Ирмо закатывает глаза и поднимается.
— Пожалуй, двое вас на одного меня — чересчур.
— А вот Намо Мандос справлялся с шестерыми — не удерживается от шпильки Маглор.
— Ты, Канафинвэ Макалаурэ, один считаешься за шестерых! Скажи, Майтимо, разве кто-то из вас позволял себе так обращаться с моим братом?
— Да как сказать… — немного смущено тянет Маэдрос.
— Нет, я не хочу этого знать! — Ирмо машет руками на братьев и уходит, посмеиваясь. Маэдрос провожает его сердитым взглядом.
Маглор кладет руки поверх ладоней брата и поднимает к нему лицо.
— Все хорошо, Нельо. Этот сон мне не повредил. Я… м… извлек урок и сделал выводы.
— Это меня и пугает, — с сомнением отвечает Маэдрос.
— Нет, сегодня это были хорошие выводы.
—Да? — Маэдрос наклоняется, заглядывая брату в лицо. Маглор сдувает упавшую ему на глаза рыжую прядь.

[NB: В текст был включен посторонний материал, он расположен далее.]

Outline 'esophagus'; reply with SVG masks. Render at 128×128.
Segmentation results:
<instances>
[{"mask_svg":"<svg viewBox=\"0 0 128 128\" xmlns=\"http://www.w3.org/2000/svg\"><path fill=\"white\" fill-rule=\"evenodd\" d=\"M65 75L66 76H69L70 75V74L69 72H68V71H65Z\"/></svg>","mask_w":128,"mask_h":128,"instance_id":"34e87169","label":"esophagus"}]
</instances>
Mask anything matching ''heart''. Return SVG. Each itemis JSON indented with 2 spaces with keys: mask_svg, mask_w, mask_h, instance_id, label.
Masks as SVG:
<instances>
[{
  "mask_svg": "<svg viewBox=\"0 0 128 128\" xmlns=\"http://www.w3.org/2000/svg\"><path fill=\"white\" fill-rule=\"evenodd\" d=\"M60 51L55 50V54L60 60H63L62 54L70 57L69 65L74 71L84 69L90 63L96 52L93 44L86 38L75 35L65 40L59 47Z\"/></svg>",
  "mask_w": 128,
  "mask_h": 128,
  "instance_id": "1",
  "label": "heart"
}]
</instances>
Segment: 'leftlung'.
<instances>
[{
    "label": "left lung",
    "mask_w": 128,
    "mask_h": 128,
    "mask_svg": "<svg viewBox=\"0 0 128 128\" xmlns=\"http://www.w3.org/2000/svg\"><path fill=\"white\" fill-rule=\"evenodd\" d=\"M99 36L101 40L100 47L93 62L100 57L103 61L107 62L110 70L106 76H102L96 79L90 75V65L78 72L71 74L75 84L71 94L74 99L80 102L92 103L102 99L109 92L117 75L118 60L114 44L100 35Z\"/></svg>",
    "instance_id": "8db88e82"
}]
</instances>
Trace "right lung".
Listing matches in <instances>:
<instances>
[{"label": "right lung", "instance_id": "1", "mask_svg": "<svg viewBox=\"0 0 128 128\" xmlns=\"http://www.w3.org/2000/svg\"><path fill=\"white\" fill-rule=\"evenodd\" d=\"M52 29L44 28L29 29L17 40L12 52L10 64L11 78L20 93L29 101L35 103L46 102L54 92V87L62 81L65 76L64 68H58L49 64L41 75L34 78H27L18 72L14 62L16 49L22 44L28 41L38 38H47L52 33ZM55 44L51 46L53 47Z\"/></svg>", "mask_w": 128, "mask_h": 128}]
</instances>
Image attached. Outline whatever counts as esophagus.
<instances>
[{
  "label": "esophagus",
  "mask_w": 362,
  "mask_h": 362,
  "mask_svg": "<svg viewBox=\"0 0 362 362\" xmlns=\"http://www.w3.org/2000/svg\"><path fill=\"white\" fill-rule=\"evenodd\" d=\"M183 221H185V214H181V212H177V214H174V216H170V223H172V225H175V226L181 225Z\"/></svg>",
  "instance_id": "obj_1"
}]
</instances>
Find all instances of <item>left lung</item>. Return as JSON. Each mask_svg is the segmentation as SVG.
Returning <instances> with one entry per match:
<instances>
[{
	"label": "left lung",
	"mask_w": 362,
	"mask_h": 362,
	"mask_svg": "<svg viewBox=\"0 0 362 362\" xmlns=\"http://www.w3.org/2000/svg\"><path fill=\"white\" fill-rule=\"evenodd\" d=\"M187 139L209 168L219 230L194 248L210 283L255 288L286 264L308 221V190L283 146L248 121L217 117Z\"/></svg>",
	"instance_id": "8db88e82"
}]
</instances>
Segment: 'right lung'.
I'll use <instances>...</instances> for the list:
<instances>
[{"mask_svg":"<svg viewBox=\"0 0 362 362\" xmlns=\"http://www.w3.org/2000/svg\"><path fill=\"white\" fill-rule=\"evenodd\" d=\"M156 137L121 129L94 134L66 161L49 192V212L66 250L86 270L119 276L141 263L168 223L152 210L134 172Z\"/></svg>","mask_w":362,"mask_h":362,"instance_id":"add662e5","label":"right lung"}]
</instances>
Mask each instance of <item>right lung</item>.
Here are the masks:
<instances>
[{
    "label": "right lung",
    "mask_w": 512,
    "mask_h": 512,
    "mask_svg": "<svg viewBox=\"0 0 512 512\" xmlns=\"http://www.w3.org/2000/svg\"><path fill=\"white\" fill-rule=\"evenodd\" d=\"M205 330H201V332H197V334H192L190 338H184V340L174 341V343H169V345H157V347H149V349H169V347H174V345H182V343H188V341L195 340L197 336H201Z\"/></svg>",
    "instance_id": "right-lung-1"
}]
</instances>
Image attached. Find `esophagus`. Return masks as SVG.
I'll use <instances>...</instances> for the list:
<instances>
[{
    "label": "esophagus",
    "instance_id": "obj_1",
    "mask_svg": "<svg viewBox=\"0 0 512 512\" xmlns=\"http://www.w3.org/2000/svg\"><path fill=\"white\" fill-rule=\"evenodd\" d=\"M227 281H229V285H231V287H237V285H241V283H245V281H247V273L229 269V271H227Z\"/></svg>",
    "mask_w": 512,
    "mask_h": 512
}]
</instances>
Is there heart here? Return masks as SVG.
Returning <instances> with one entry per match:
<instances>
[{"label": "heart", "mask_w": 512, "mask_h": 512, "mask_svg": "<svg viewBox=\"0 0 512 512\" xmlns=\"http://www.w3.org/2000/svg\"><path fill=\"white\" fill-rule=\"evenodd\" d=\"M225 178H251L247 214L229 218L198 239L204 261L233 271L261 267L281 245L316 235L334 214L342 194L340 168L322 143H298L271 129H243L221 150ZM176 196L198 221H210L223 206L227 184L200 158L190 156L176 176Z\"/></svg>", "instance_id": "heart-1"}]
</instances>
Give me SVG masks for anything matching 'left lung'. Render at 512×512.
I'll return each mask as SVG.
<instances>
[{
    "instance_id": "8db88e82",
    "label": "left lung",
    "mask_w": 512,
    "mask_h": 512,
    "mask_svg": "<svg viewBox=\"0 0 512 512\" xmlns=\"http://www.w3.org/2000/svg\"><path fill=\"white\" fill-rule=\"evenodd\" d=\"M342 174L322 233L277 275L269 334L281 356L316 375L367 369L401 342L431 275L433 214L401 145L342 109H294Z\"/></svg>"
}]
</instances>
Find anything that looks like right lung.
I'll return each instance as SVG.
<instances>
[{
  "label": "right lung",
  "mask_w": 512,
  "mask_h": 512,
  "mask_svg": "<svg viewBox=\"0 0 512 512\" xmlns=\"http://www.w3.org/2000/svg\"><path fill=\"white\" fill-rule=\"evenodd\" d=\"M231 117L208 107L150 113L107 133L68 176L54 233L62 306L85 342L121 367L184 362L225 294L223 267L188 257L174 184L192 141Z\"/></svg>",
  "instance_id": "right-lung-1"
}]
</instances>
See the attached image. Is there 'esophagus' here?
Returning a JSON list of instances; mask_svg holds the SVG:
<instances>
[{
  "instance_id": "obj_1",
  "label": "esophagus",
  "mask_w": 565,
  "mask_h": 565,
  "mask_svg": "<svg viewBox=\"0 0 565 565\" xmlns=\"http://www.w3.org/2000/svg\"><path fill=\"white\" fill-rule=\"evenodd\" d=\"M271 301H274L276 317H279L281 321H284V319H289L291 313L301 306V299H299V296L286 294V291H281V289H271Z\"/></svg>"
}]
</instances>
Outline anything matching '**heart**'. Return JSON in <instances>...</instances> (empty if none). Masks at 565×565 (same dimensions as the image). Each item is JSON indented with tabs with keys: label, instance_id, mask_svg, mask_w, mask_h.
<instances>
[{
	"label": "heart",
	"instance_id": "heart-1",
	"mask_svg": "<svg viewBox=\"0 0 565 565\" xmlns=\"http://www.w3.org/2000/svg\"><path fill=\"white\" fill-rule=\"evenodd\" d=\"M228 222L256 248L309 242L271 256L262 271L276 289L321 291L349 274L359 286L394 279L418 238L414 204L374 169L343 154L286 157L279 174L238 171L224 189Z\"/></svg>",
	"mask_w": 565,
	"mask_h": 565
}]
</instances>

— Да. Я люблю тебя так, что если ты не будешь держать, меня разорвет на мелкие клочки.
— Поэт доморощенный, — Маэдрос в смущении отводит глаза. Маглор спрашивает:
— Как ты сам, Нельо? Противно, да?
Маэдрос поводит плечом.
— Да не особо. Это все-таки был не мой сон, я краешком заглянул.
— Вот и хорошо. Ты садись, Нельо, я приведу в порядок твое медное богатство. Ты ведь опять без гребня?
— Зачем мне гребень, если рядом всегда есть кто-нибудь из шестерых предусмотрительных братьев?
Маэдрос опускается прямо на траву, чтобы Маглору не приходилось слишком высоко тянуться к его голове. Маглор долго перебирает и расчесывает пряди, а Маэдрос довольно жмурится.
Когда последняя косичка доплетена, братья поднимаются.
— Ты сейчас к нам или к жене? — спрашивает Маэдрос.
— А мне можно не выбирать, — довольно отвечает Маглор, — мы договорились, что она тоже придет к вам, там и встретимся.
— Отлично! Курво всех своих тоже собирался привести. Возвращайся за своей обувью, и идем.
Но Маглор не торопится.
— Подожди, Нельо. Один вопрос… Зачем ты попросил Ирмо показать и тебе эту гадость?
— Ну… — Маэдрос поднимает брови, как всегда, когда придумывает объяснение на ходу. Маглор вздыхает:
— Ты это делаешь только потому, что беспокоишься за меня.
— Ну…
— Я дома, Нельо. Со мной больше ничего не может случиться.
— Дед тоже так думал, — мрачно говорит Маэдрос. Маглор фыркает:
— Считаешь, что я все-таки смогу довести Ирмо до того, что он меня убьет?
— Я не удивлюсь! И вообще, все знают, что Ирмо, услышав о твоем возвращении, танцевал и пел: «О, наконец-то, наконец-то и мне достанется Феаноринг, о, какие интересные опыты я смогу провести!»
— Не было такого, — смеется Маглор.
— Может, и не было, но лучше я все-таки за ним пригляжу, — со смешком отвечает Маэдрос, но потом добавляет серьезно:
— Не хочу, чтобы ты был один. Даже здесь. Понимаешь?
— Понимаю, — говорит Маглор и кладет руку брату на локоть. — Но тебе не обязательно погружаться со мною во всякую дрянь. Если ты просто будешь ждать меня на берегу, это уже будет значить для меня очень много.
— А для меня — нет, — решительно отвечает Маэдрос.
Братья смотрят друг на друга, потом Маглор говорит, кривовато улыбнувшись:
— Ладно. После сегодняшнего сна я с тобой больше спорить не решусь.
— А я с тобой! — с веселым ужасом отвечает Маэдрос.
И братья смеются самым злодейским смехом, на который только способны.